# Freischaltcode



## AlterSchwde-3366 (26. November 2020)

Hallo,

ich habe vorgestern mein PC neu aufgesetzt auf meiner neuen SSD. Leider schickt mir Steam kein Freischaltcode per E-Mail zu. Dabei spielt es keine Rolle, ob mich vom Webbrowser oder auf der Steam App anmelden will. Der Code kommt einfach nicht an. Kennt vielleicht jemand das Problem? Steam reagiert auch nicht auf meine E-Mail.

Grüße


----------



## ΔΣΛ (26. November 2020)

Was für ein Freischaltcode?
Mehr Kontext ...


----------



## AlterSchwde-3366 (26. November 2020)

Der vom Steam Guard. Der ist nötig, wenn ich mich mit einen neuen PC anmelden will. Ist ein Sicherheitscode, der mir per E-Mail normalerweise zugeschickt wird.


----------



## _Berge_ (27. November 2020)

Da es via Mail verschickt wird hat es nichts mit deinem rechner zu tun

Sicher dass die richtige Mail hinterlegt ist? Postfach ist nicht voll?

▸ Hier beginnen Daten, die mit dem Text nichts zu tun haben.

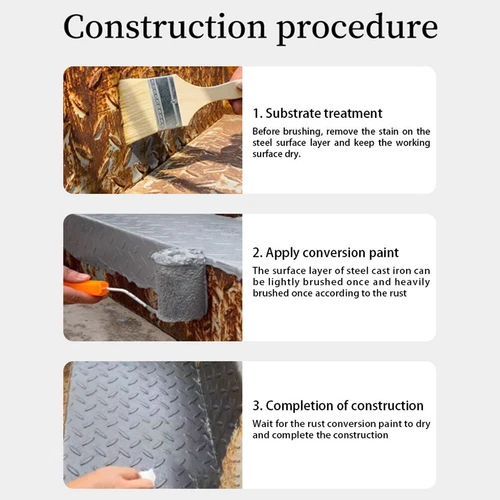 Construction procedure

1. Substrate treatment

Before brushing, remove the stain on the steel surface layer and keep the working surface dry.

2. Apply conversion paint

The surface layer of steel cast iron can be lightly brushed once and heavily brushed once according to the rust

3. Completion of construction

Wait for the rust conversion paint to dry and complete the construction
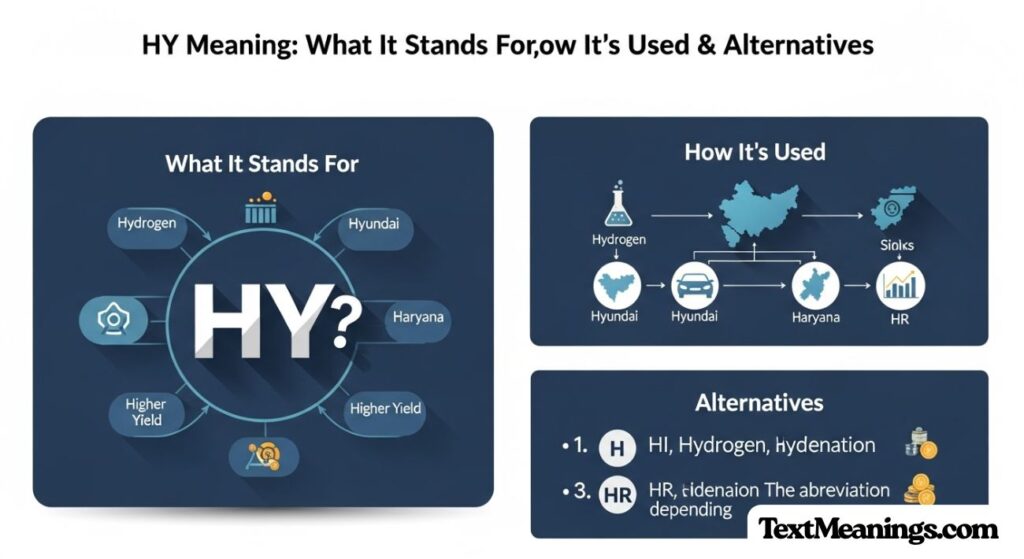 HY Meaning: What It Stands For,ow It's Used & Alternatives

What It Stands For

Hydrogen

Hyundai

HY?

Haryana

Higher Yield

Higher Yield

How It's Used

Hydrogen

Sinks

Hyundai

Hyundai

Haryana

HR

Alternatives

• 1. H HI, Hydrogen, hydenation

• 3. HR HR, tidenaion The abreviation depending

TextMeanings.com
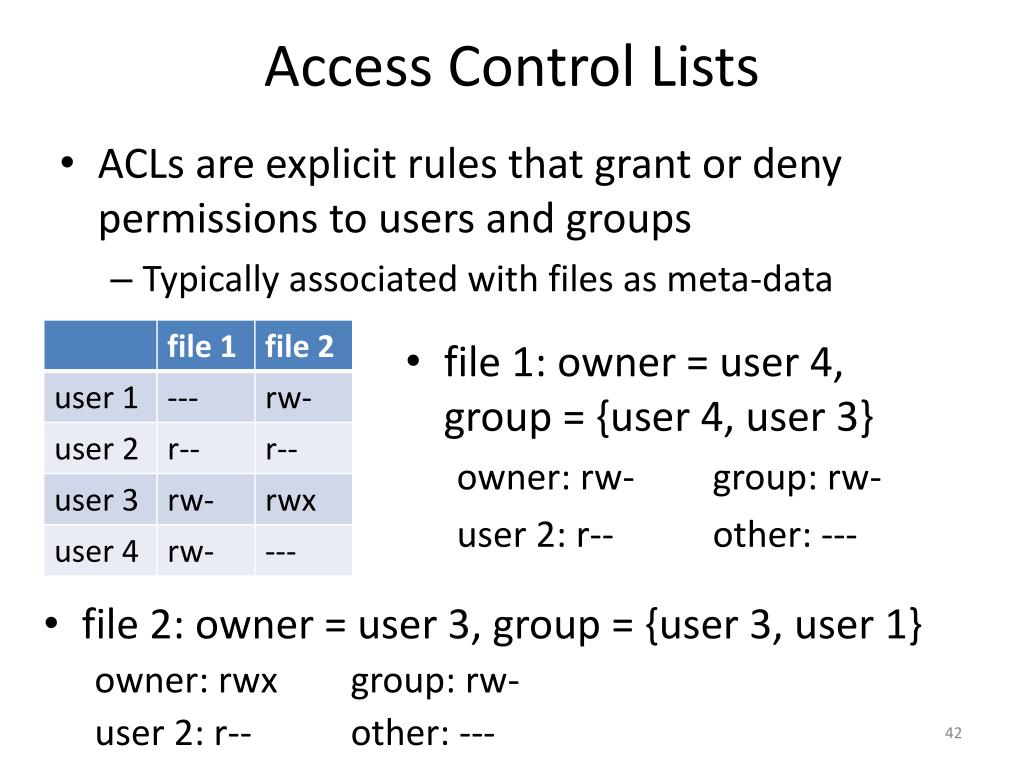 Access Control Lists

• ACLs are explicit rules that grant or deny permissions to users and groups
– Typically associated with files as meta-data

| | file 1 | file 2 |
|---|---|---|
| user 1 | --- | rw- |
| user 2 | r-- | r-- |
| user 3 | rw- | rwx |
| user 4 | rw- | --- |

• file 1: owner = user 4, group = {user 4, user 3}
owner: rw- group: rw-
user 2: r-- other: ---

• file 2: owner = user 3, group = {user 3, user 1}
owner: rwx group: rw-
user 2: r-- other: ---

42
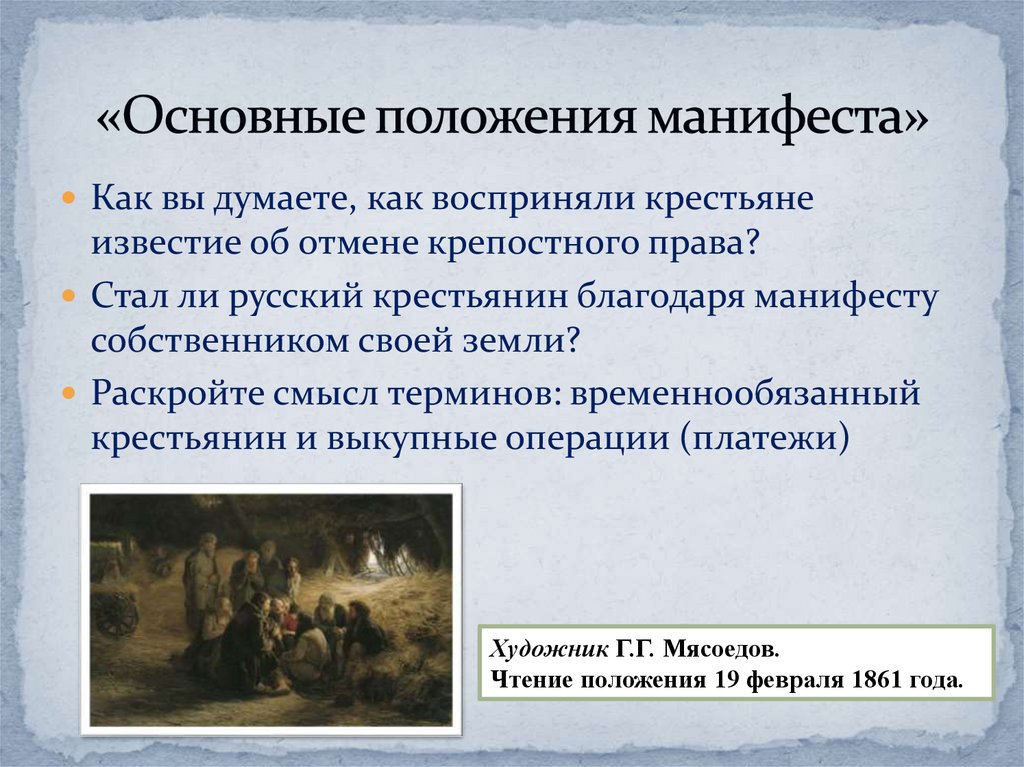 «Основные положения манифеста»

Как вы думаете, как восприняли крестьяне известие об отмене крепостного права?

Стал ли русский крестьянин благодаря манифесту собственником своей земли?

Раскройте смысл терминов: временнообязанный крестьянин и выкупные операции (платежи)

Художник Г.Г. Мясоедов.
Чтение положения 19 февраля 1861 года.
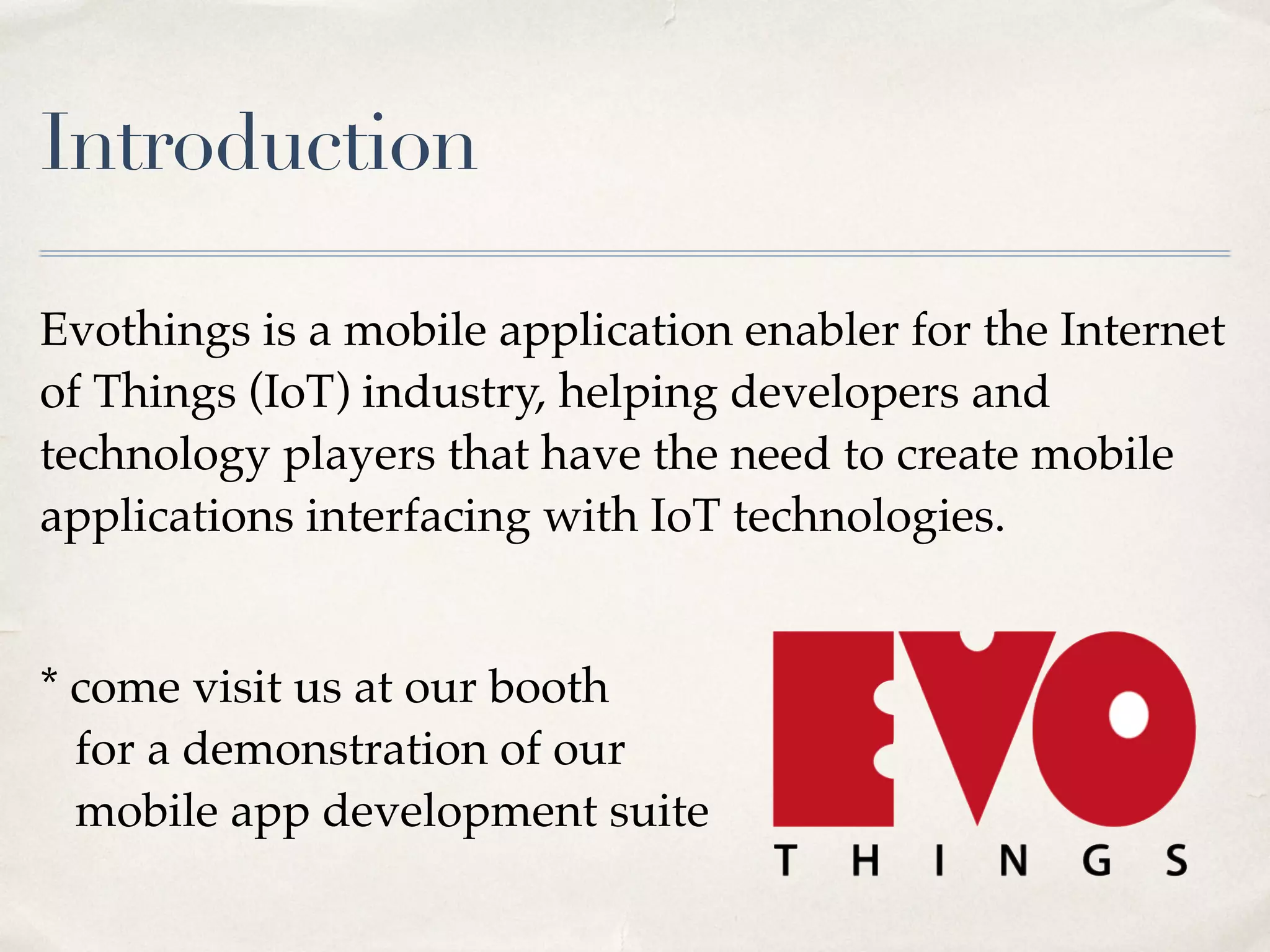 Introduction

Evothings is a mobile application enabler for the Internet of Things (IoT) industry, helping developers and technology players that have the need to create mobile applications interfacing with IoT technologies.

* come visit us at our booth for a demonstration of our mobile app development suite

EVO
THINGS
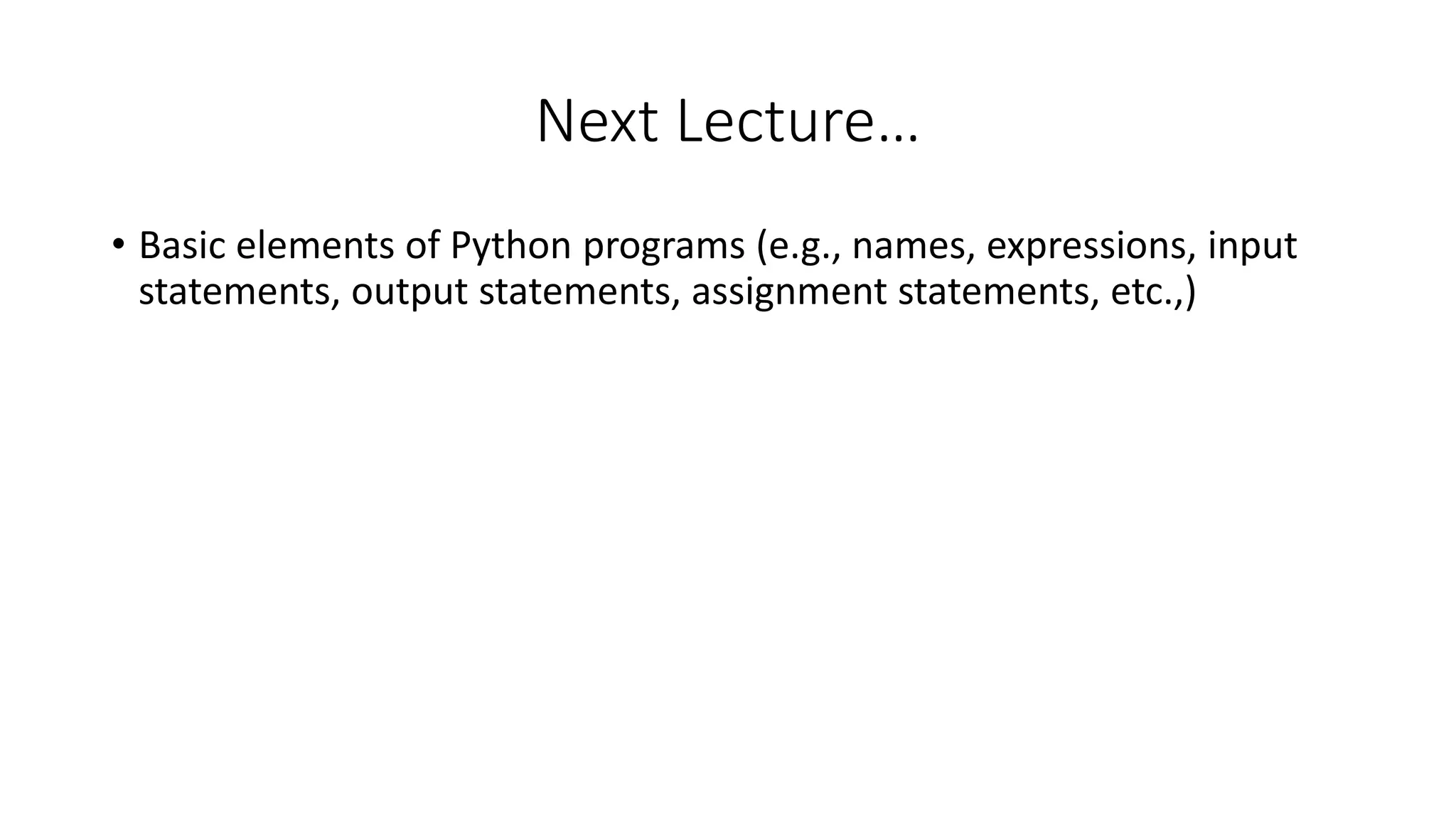 Next Lecture…

• Basic elements of Python programs (e.g., names, expressions, input statements, output statements, assignment statements, etc.,)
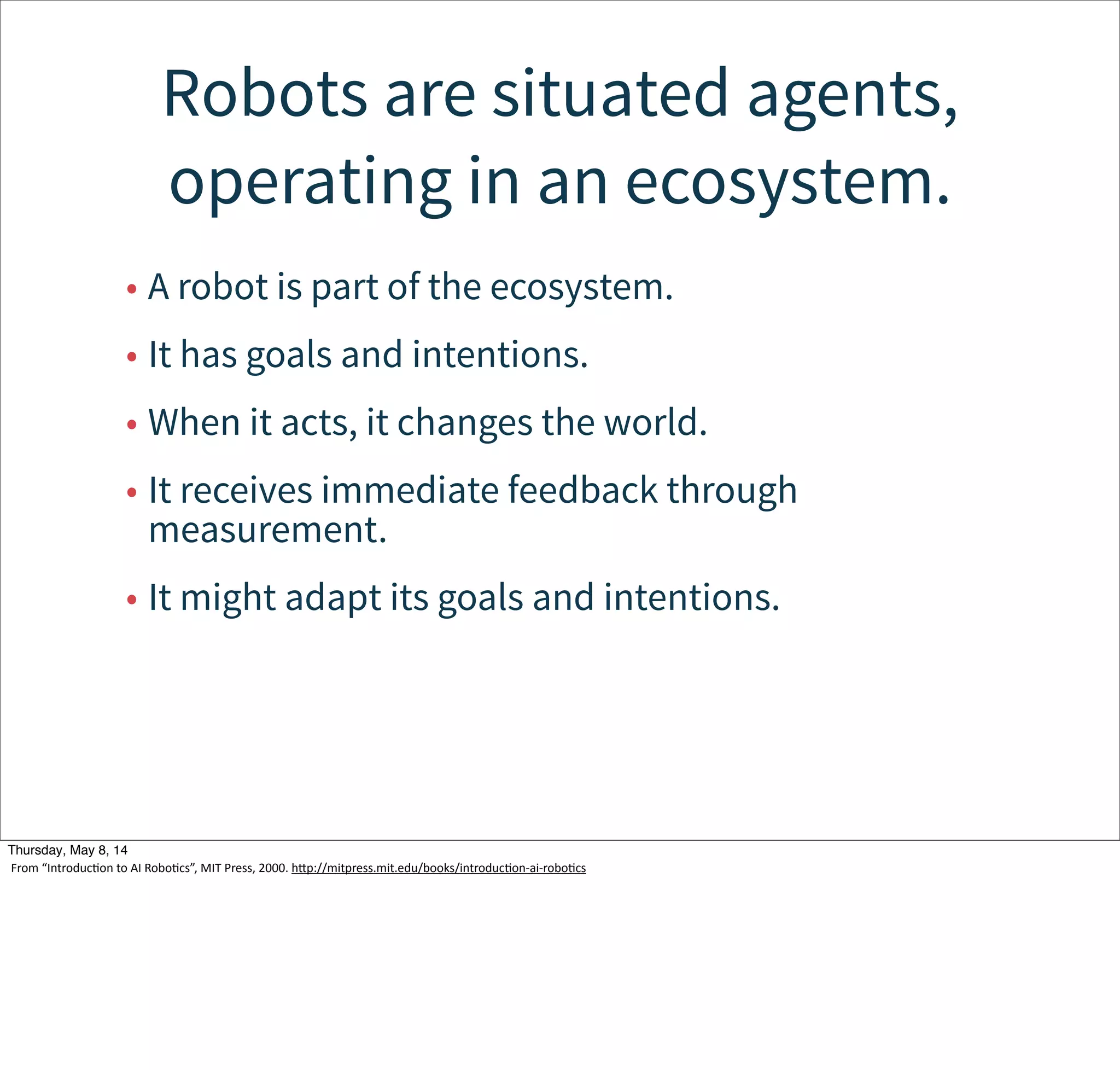 Robots are situated agents, operating in an ecosystem.

• A robot is part of the ecosystem.

• It has goals and intentions.

• When it acts, it changes the world.

• It receives immediate feedback through measurement.

• It might adapt its goals and intentions.

Thursday, May 8, 14

From “Introduction to AI Robotics”, MIT Press, 2000. http://mitpress.mit.edu/books/introduction-ai-robotics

Im Spam Ordner nachgeschaut? 

Der Steam Support braucht manchmal etwas länger für eine antwort

Längste was ich Mal warten musste waren 30min


----------



## AlterSchwde-3366 (27. November 2020)

_Berge_ schrieb:


> Da es via Mail verschickt wird hat es nichts mit deinem rechner zu tun
> 
> Sicher dass die richtige Mail hinterlegt ist? Postfach ist nicht voll?
> 
> ...



Liegt wohl an Steam. Und ich habe auch die richtige E-Mail angegeben. Schließlich bekomme ich von denen auch Werbung.









						Steam Guard :: Deutsches Forum
					






					steamcommunity.com


----------



## _Berge_ (27. November 2020)

Seltsam, bleibt wohl wirklich nur warten...


----------



## AlterSchwde-3366 (27. November 2020)

_Berge_ schrieb:


> Seltsam, bleibt wohl wirklich nur warten...



Leider schon seit Mittwoch. Vielleicht liegt es auch an meinen GMX Provider. Aber vor vielen Jahren habe ich von Steam auch mal einen Code ohne Probleme von denen bekommen.


----------



## _Berge_ (27. November 2020)

wie gesagt Seltsam, habe Steam mit meinem Outlook Account verknüpft und dort hatte ich nur mal diese 30Min Latenz


----------



## AlterSchwde-3366 (27. November 2020)

Ich habe das Problem gelöst, in dem ich meine E-Mail Adresse geändert habe(G-Mail). Wird Zeit GMX zu verlassen....


----------